Dinheiro gasto com MST terá que ser devolvido
Agência Estado
O juiz José Vitor Teixeira de Freitas, da 1ª Vara da Fazenda Pública de Santos, condenou o ex-prefeito David Capistrano (PT) a devolver aos cofres públicos a quantia de R$ 34.289,66, acrescida de juros e correção monetária. O dinheiro teria sido gasto ilegalmente com a hospedagem de um grupo do Movimento Rural dos Trabalhadores Sem-Terra em um hotel cinco estrelas da cidade, em julho de 1996. Capistrano, que também teve suspensos seus direitos políticos por cinco anos, pode recorrer da sentença.
Ao condenar o ex-prefeito, o juiz da 1ª Vara da Fazenda acatou os argumentos do promotor de Justiça, Eduardo Antonio Taves Romero, que ajuizou uma ação civil pública, para provar que Capistrano cometeu um ato de improbidade administrativa, ao liberar verba pública sem a estrita observância das normas pertinentes. Ainda que admissível o custeio das hospedagens, o réu não procedeu à indispensável licitação.

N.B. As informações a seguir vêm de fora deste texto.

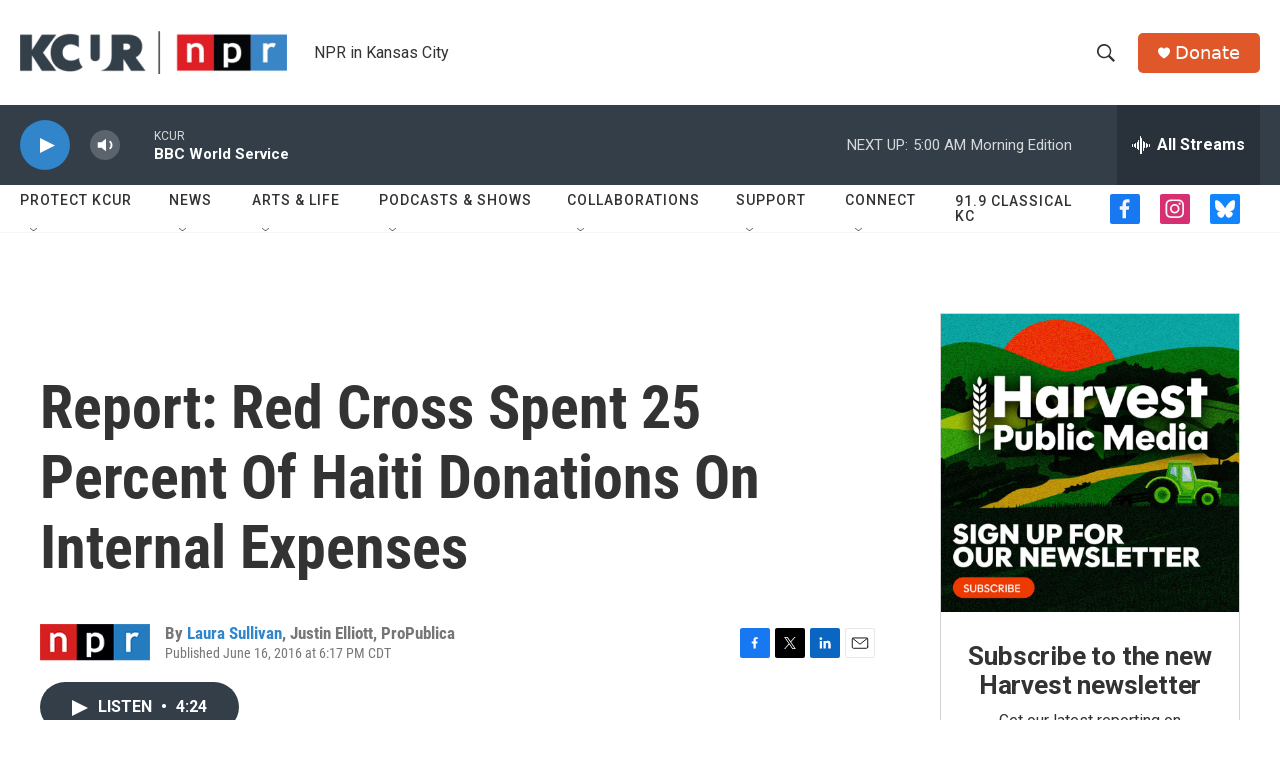

--- FILE ---
content_type: text/html; charset=utf-8
request_url: https://www.google.com/recaptcha/api2/aframe
body_size: 267
content:
<!DOCTYPE HTML><html><head><meta http-equiv="content-type" content="text/html; charset=UTF-8"></head><body><script nonce="3XjujoYoGw4_pdN5shiDVA">/** Anti-fraud and anti-abuse applications only. See google.com/recaptcha */ try{var clients={'sodar':'https://pagead2.googlesyndication.com/pagead/sodar?'};window.addEventListener("message",function(a){try{if(a.source===window.parent){var b=JSON.parse(a.data);var c=clients[b['id']];if(c){var d=document.createElement('img');d.src=c+b['params']+'&rc='+(localStorage.getItem("rc::a")?sessionStorage.getItem("rc::b"):"");window.document.body.appendChild(d);sessionStorage.setItem("rc::e",parseInt(sessionStorage.getItem("rc::e")||0)+1);localStorage.setItem("rc::h",'1766653555430');}}}catch(b){}});window.parent.postMessage("_grecaptcha_ready", "*");}catch(b){}</script></body></html>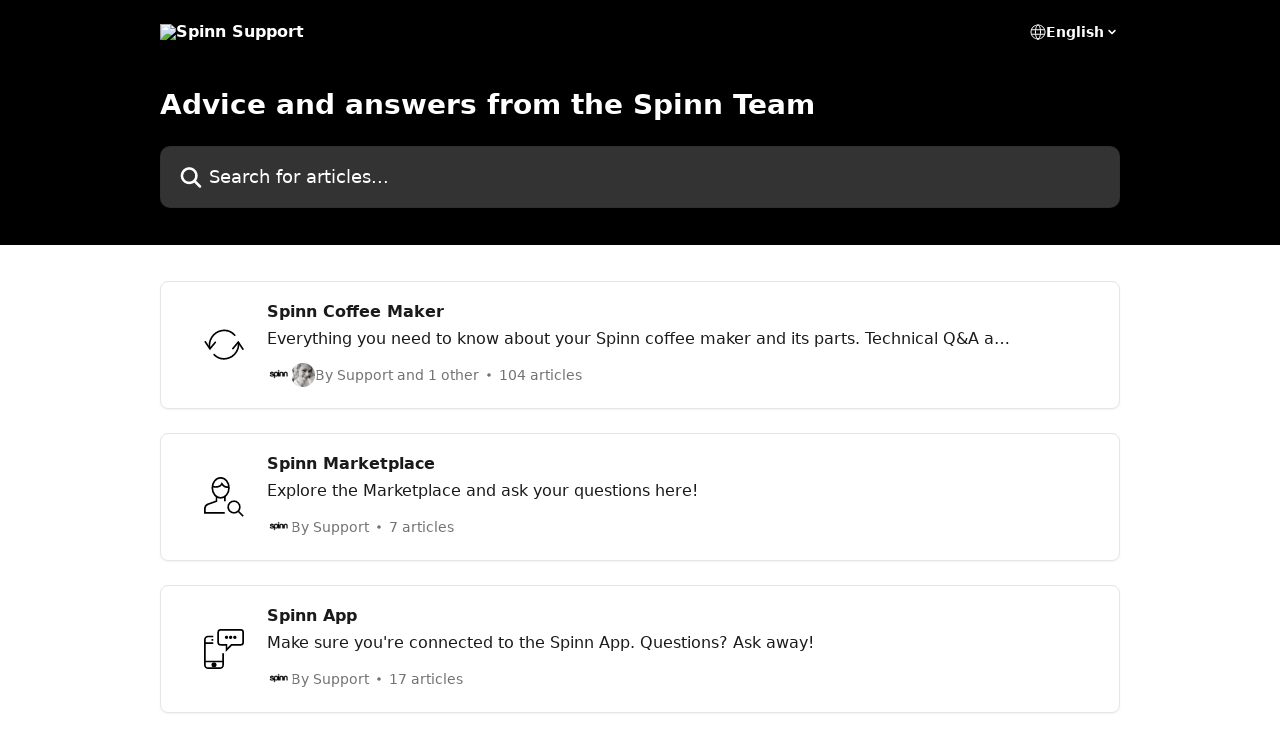

--- FILE ---
content_type: image/svg+xml
request_url: https://intercom.help/spinn-3c73e309cfca/assets/svg/icon:user-search/000000
body_size: -608
content:
<svg xmlns="http://www.w3.org/2000/svg" viewBox="0 0 48 48" style="stroke: #000000;">
  <g stroke-width="2" fill="none" fill-rule="evenodd">
    <path d="M25 29v-5.667m-10 .083V29L4.98 32.578A6 6 0 0 0 1 38.228v4.77h24"/>
    <path d="M29.977 13c0 6.627-4.477 12-10 12-5.522 0-10-5.373-10-12 0-6.628 4.478-12 10-12 5.523 0 10 5.372 10 12z"/>
    <path d="M29.938 11.926c-.336.04-.62.008-.96.073-3.408.653-5.596-.58-7.47-3.86-1.125 2.153-4.64 3.86-7.53 3.86a8.13 8.13 0 0 1-3.894-.95M43 36a7 7 0 1 1-14 0 7 7 0 0 1 14 0zm4 11l-6-6"/>
  </g>
</svg>

--- FILE ---
content_type: image/svg+xml
request_url: https://intercom.help/spinn-3c73e309cfca/assets/svg/icon:devices-mobile/000000
body_size: -718
content:
<svg xmlns="http://www.w3.org/2000/svg" viewBox="0 0 48 48" style="stroke: #000000;">
  <g stroke-width="2" fill="none" fill-rule="evenodd">
    <path d="M39 43a4 4 0 0 1-4 4H13a4 4 0 0 1-4-4V5a4 4 0 0 1 4-4h22a4 4 0 0 1 4 4v38zm0-34H9m30 30H9"/>
    <path d="M24 41a2 2 0 1 0 0 4 2 2 0 0 0 0-4" fill="#000000"/>
    <path d="M19 5h10"/>
  </g>
</svg>

--- FILE ---
content_type: image/svg+xml
request_url: https://intercom.help/spinn-3c73e309cfca/assets/svg/icon:comms-text/000000
body_size: -661
content:
<svg xmlns="http://www.w3.org/2000/svg" viewBox="0 0 48 48" style="stroke: #000000;">
  <g stroke-width="2" fill="none" fill-rule="evenodd">
    <path d="M23 29v14a4 4 0 0 1-4 4H5a4 4 0 0 1-4-4V13a4 4 0 0 1 4-4h6m0 8H1m22 22H1"/>
    <path d="M12 41a2 2 0 1 0 0 4 2 2 0 0 0 0-4" fill="#000000"/>
    <path d="M9 13h2m36 3a3 3 0 0 1-3 3H33l-6 6v-6h-7a3 3 0 0 1-3-3V4a3 3 0 0 1 3-3h24a3 3 0 0 1 3 3v12z"/>
    <path d="M32 9a1 1 0 1 0 0 2 1 1 0 0 0 0-2m5 0a1 1 0 1 0 0 2 1 1 0 0 0 0-2M27 9a1 1 0 1 0 0 2 1 1 0 0 0 0-2" fill="#000000"/>
  </g>
</svg>

--- FILE ---
content_type: image/svg+xml
request_url: https://intercom.help/spinn-3c73e309cfca/assets/svg/icon:file-spreadsheet/000000
body_size: -719
content:
<svg xmlns="http://www.w3.org/2000/svg" viewBox="0 0 48 48" style="stroke: #000000;">
  <g stroke-width="2" fill="none" fill-rule="evenodd" stroke-linecap="round">
    <path d="M41 47H7V1h22l12 12v34z"/>
    <path d="M29 1v12h12m-6 28H13V17h22v24zM13 23h22m-22 6h22m-22 6h22M21 17v24"/>
  </g>
</svg>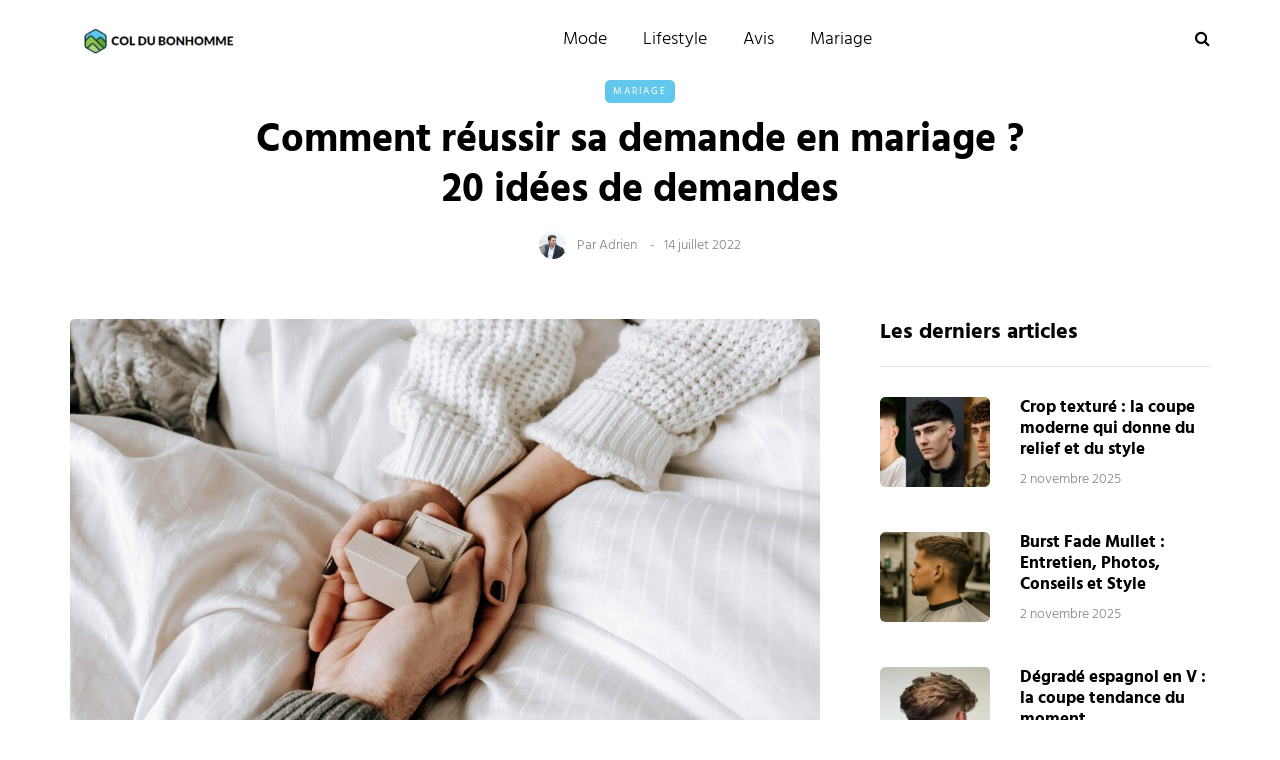

--- FILE ---
content_type: text/html; charset=utf-8
request_url: https://www.google.com/recaptcha/api2/aframe
body_size: 265
content:
<!DOCTYPE HTML><html><head><meta http-equiv="content-type" content="text/html; charset=UTF-8"></head><body><script nonce="iUVEdjWRmMkuuAdgYUBhuQ">/** Anti-fraud and anti-abuse applications only. See google.com/recaptcha */ try{var clients={'sodar':'https://pagead2.googlesyndication.com/pagead/sodar?'};window.addEventListener("message",function(a){try{if(a.source===window.parent){var b=JSON.parse(a.data);var c=clients[b['id']];if(c){var d=document.createElement('img');d.src=c+b['params']+'&rc='+(localStorage.getItem("rc::a")?sessionStorage.getItem("rc::b"):"");window.document.body.appendChild(d);sessionStorage.setItem("rc::e",parseInt(sessionStorage.getItem("rc::e")||0)+1);localStorage.setItem("rc::h",'1762323267867');}}}catch(b){}});window.parent.postMessage("_grecaptcha_ready", "*");}catch(b){}</script></body></html>

--- FILE ---
content_type: application/javascript
request_url: https://www.coldubonhomme.com/wp-content/uploads/js-cache-.js
body_size: 254
content:
/* Cache file created at 2025-10-16 18:43:44 */    (function($){
    $(document).ready(function() {


             <script type="application/ld+json">
 
			{
				"@context": "https://schema.org",
				"@graph": [{
					"@type": "CreativeWorkSeries",
					"name": "Col du Bonhomme",
					"aggregateRating": {
						"@type": "AggregateRating",
						"ratingValue": "4.8",
						"ratingCount": "123"
					}
				}]
			}</script>

    });
    })(jQuery);
     /*2025-10-16 18:43*//* JS Generator Execution Time: 4.4822692871094E-5 seconds */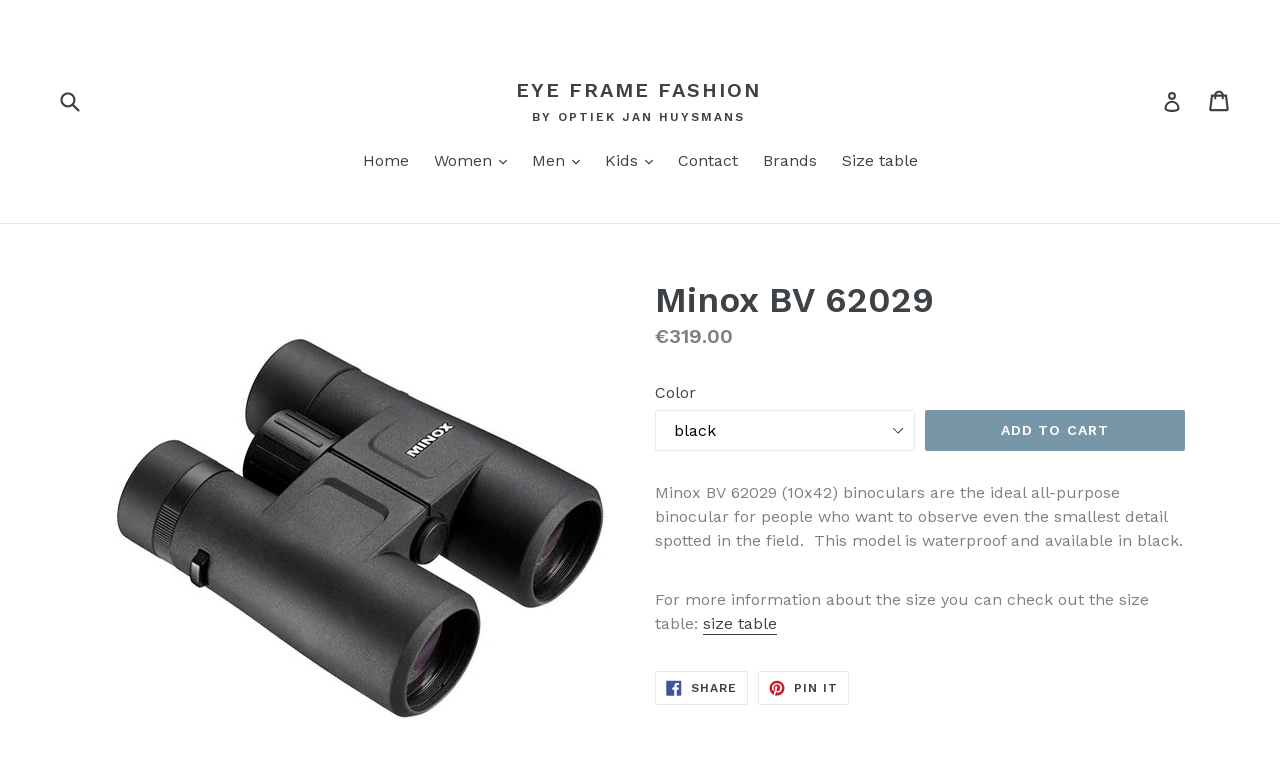

--- FILE ---
content_type: text/css
request_url: https://eyeframefashion.be/cdn/shop/t/1/assets/optiek-jan-huysmans.css?v=135223480646618305491525291127
body_size: 41
content:
select.goog-te-combo{width:200px;margin:0!important}.ojh-top-bar{width:100%;height:38px;margin:5px 0;position:relative}.ojh-google-translate-wrapper{position:absolute;right:55px;top:0;width:200px;overflow:hidden}.product_tags{display:none;visibility:collapsed}.search-group{display:inline-block;vertical-align:top;width:20%}.search-group-list{max-height:220px;overflow-y:auto}.toggle{cursor:pointer}.ojh-drop-down:after{content:url(/cdn/shop/t/1/assets/ico-select.svg?9483705069302218561);margin-left:10px}.filter-label{padding-left:4px}.ojh-filter-container,.ojh-filter-item-container{max-height:0px;overflow-y:hidden;transition-property:all;transition-duration:.5s;transition-timing-function:linear}.ojh-open-collection-filter{max-height:1000px}.ojh-filter-list{max-height:300px;overflow-y:hidden;transition-property:all;transition-duration:.5s;transition-timing-function:linear}.filter-item{border-style:solid;border-color:#d3d3d3;border-width:1px;border-radius:4px;width:65px;height:33px;cursor:pointer;display:inline-block;margin:1px;position:relative}.filter-item img{width:90%;margin:0 5%;position:absolute}.filter-item-text{min-width:65px;width:auto}.filter-item-text span{margin:auto 4px auto 5px;line-height:33px}.checked{border-color:#00aa8d;border-width:2px}.filter-check{display:none}.filter-item-color.checked .filter-check{display:block}@media only screen and (max-width: 720px){.search-group{display:block;vertical-align:top;width:20%}.search-group{display:block;vertical-align:top;width:100%;margin:10px auto}.ojh-filter-list{max-height:0px;transition-property:all;transition-duration:.5s;transition-timing-function:linear}.ojh-filter-title:after{content:url(/cdn/shop/t/1/assets/ico-select.svg?9483705069302218561);margin-left:10px}.ojh-open-filter-list{max-height:300px}}.filter-item-color{width:24px;height:25px;border-radius:50%}.filter-item-color img{width:90%;height:90%;margin:5%;position:absolute}.ojh_size_wrappper{width:100%;display:block}.ojh_size_item{width:25%;display:inline-block;vertical-align:top;text-align:center}.ojh_size_item_img{width:190px;max-width:95%;text-align:center}.ojh_size_item_title_wrapper{text-align:center;margin-top:10px}.ojh_size_item_title{background-color:#8bc34a;color:#fff;padding:7px 14px;border-radius:20px;text-align:center;font-weight:700}@media only screen and (max-width: 800px){.ojh_size_item{width:50%;margin-top:40px}}
/*# sourceMappingURL=/cdn/shop/t/1/assets/optiek-jan-huysmans.css.map?v=135223480646618305491525291127 */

Teixeira de Freitas rejeitou todas as argumentações do ex-prefeito, segundo as quais o grupo veio participar de um congresso na área de educação e que a Cooperativa Pedagógica de Aprendizado do Magistério do MST é uma entidade premiada internacionalmente por organismos das Nações Unidas e que houve reconhecimento oficial da importância do trabalho por ela desenvolvido.
A delegação dos sem-terra esteve hospedada no Parque Balneário Hotel (cinco estrelas), localizado no bairro do Gonzaga, no período de 14 a 23 de julho de 96, quando foram ocupados 12 apartamentos para cinco pessoas e mais quatro com capacidade para quatro hóspedes.
O ex-prefeito David Capistrano (PT), que esteve à frente da prefeitura de Santos no período de 93 a 96, não foi localizado para comentar a sentença. Despezas com hospedagem são consideradas práticas comuns por governos estaduais e municipais. É comum os municípios receberem delegações nacionais e internacionais e pagarem pela visita.